Our correspondent reported that she visited a handful of public and private hospitals in Lagos. They include the Ilupeju Primary Healthcare Centre, Randle General Hospital, Gbaja and four others.
PUNCH HealthWise notes that the National Cancer Control Plan of the Federal Ministry of Health hopes to attain 90 percent HPV vaccine coverage nationally among eligible population of children aged 9-13 years by 2022.
At the Ilupeju Primary Healthcare Centre, which is temporarily located at Odi-Olowo headquarter, a female nurse who attended to our correspondent said did not know what the reporter meant by HPV vaccine.
The nurse asked if the correspondent was making enquiries about Hepatitis B vaccine.
The reporter then googled HPV and showed the nurse what HPV vaccine is all about.

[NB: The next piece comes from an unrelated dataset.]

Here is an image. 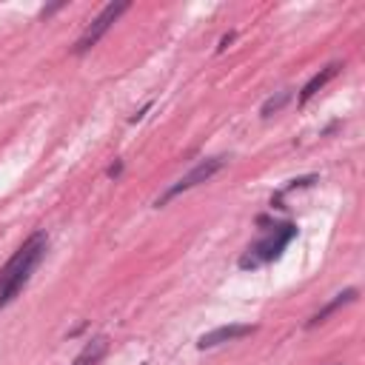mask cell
<instances>
[{"mask_svg": "<svg viewBox=\"0 0 365 365\" xmlns=\"http://www.w3.org/2000/svg\"><path fill=\"white\" fill-rule=\"evenodd\" d=\"M48 248V237L46 231H34L17 251L14 257L0 268V308H6L29 282V277L34 274V268L40 265L43 254Z\"/></svg>", "mask_w": 365, "mask_h": 365, "instance_id": "cell-1", "label": "cell"}, {"mask_svg": "<svg viewBox=\"0 0 365 365\" xmlns=\"http://www.w3.org/2000/svg\"><path fill=\"white\" fill-rule=\"evenodd\" d=\"M294 237H297V225L294 222H279V225L265 228V234L257 242H251L245 248V254L240 257V268H259V265L277 259Z\"/></svg>", "mask_w": 365, "mask_h": 365, "instance_id": "cell-2", "label": "cell"}, {"mask_svg": "<svg viewBox=\"0 0 365 365\" xmlns=\"http://www.w3.org/2000/svg\"><path fill=\"white\" fill-rule=\"evenodd\" d=\"M225 163H228L225 157H205V160H200V163H197V165H194L188 174H182L177 182H171V185H168V188H165V191H163V194L154 200V205L160 208V205H165L168 200L180 197L182 191H191V188H197L200 182H208V180H211L217 171H222V168H225Z\"/></svg>", "mask_w": 365, "mask_h": 365, "instance_id": "cell-3", "label": "cell"}, {"mask_svg": "<svg viewBox=\"0 0 365 365\" xmlns=\"http://www.w3.org/2000/svg\"><path fill=\"white\" fill-rule=\"evenodd\" d=\"M128 9V3L125 0H120V3H108V6H103V11L86 26V31L80 34V40L74 43V54H86L88 48H94L97 43H100V37L117 23V17L123 14Z\"/></svg>", "mask_w": 365, "mask_h": 365, "instance_id": "cell-4", "label": "cell"}, {"mask_svg": "<svg viewBox=\"0 0 365 365\" xmlns=\"http://www.w3.org/2000/svg\"><path fill=\"white\" fill-rule=\"evenodd\" d=\"M257 331V325H220V328H214V331H208V334H202L200 339H197V348H217V345H222V342H234V339H240V336H248V334H254Z\"/></svg>", "mask_w": 365, "mask_h": 365, "instance_id": "cell-5", "label": "cell"}, {"mask_svg": "<svg viewBox=\"0 0 365 365\" xmlns=\"http://www.w3.org/2000/svg\"><path fill=\"white\" fill-rule=\"evenodd\" d=\"M339 68H342V63H328L325 68H319V71H317V74L302 86V91H299V106H305V103H308L319 88H325V83H328V80H334V77L339 74Z\"/></svg>", "mask_w": 365, "mask_h": 365, "instance_id": "cell-6", "label": "cell"}, {"mask_svg": "<svg viewBox=\"0 0 365 365\" xmlns=\"http://www.w3.org/2000/svg\"><path fill=\"white\" fill-rule=\"evenodd\" d=\"M108 354V339L106 336H94L83 345V351L71 359V365H100L103 356Z\"/></svg>", "mask_w": 365, "mask_h": 365, "instance_id": "cell-7", "label": "cell"}, {"mask_svg": "<svg viewBox=\"0 0 365 365\" xmlns=\"http://www.w3.org/2000/svg\"><path fill=\"white\" fill-rule=\"evenodd\" d=\"M356 294H359L356 288H345V291H339V294H336V297H334L331 302H325V305H322V308H319V311H317V314H314V317H311V319L305 322V328H314V325L325 322V319H328V317H331V314H334L336 308H342V305L354 302V299H356Z\"/></svg>", "mask_w": 365, "mask_h": 365, "instance_id": "cell-8", "label": "cell"}, {"mask_svg": "<svg viewBox=\"0 0 365 365\" xmlns=\"http://www.w3.org/2000/svg\"><path fill=\"white\" fill-rule=\"evenodd\" d=\"M291 100V88H282V91H277L274 97H268L265 103H262V108H259V117H271V114H277L285 103Z\"/></svg>", "mask_w": 365, "mask_h": 365, "instance_id": "cell-9", "label": "cell"}, {"mask_svg": "<svg viewBox=\"0 0 365 365\" xmlns=\"http://www.w3.org/2000/svg\"><path fill=\"white\" fill-rule=\"evenodd\" d=\"M231 40H234V31H228V34H225V37H222V40H220V46H217V51H225V48H228V43H231Z\"/></svg>", "mask_w": 365, "mask_h": 365, "instance_id": "cell-10", "label": "cell"}, {"mask_svg": "<svg viewBox=\"0 0 365 365\" xmlns=\"http://www.w3.org/2000/svg\"><path fill=\"white\" fill-rule=\"evenodd\" d=\"M120 171H123V163H114V165H108V171H106V174H108V177H117Z\"/></svg>", "mask_w": 365, "mask_h": 365, "instance_id": "cell-11", "label": "cell"}, {"mask_svg": "<svg viewBox=\"0 0 365 365\" xmlns=\"http://www.w3.org/2000/svg\"><path fill=\"white\" fill-rule=\"evenodd\" d=\"M148 108H151V103H145V106H143V108H140V111H137V114L131 117V123H137V120H143V114H145Z\"/></svg>", "mask_w": 365, "mask_h": 365, "instance_id": "cell-12", "label": "cell"}]
</instances>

Asked why some health workers could claim to be unaware of the HPV vaccine, an obstetrician and gynaecologist at the Nnamdi Azikiwe University Teaching Hospital, Nnewi, Dr. Confidence Offor, said that it was probably because the vaccine has not been given enough media attention.
She added that the HPV vaccine has also not been included in the national programme for immunisation, hence the lack of its popularity among some health workers.
According to the World Health Organisation, HPV is the most common viral infection of the reproductive tract and can cause cervical cancer in women, as well as other types of cancers and genital warts in both men and women.
“Almost all cervical cancer cases (99 percent) are linked to infection with high-risk human papillomaviruses, an extremely common virus transmitted through sexual contact.
“Although most infections with HPV resolve spontaneously and cause no symptoms, persistent infection can cause cervical cancer in women,” WHO stated.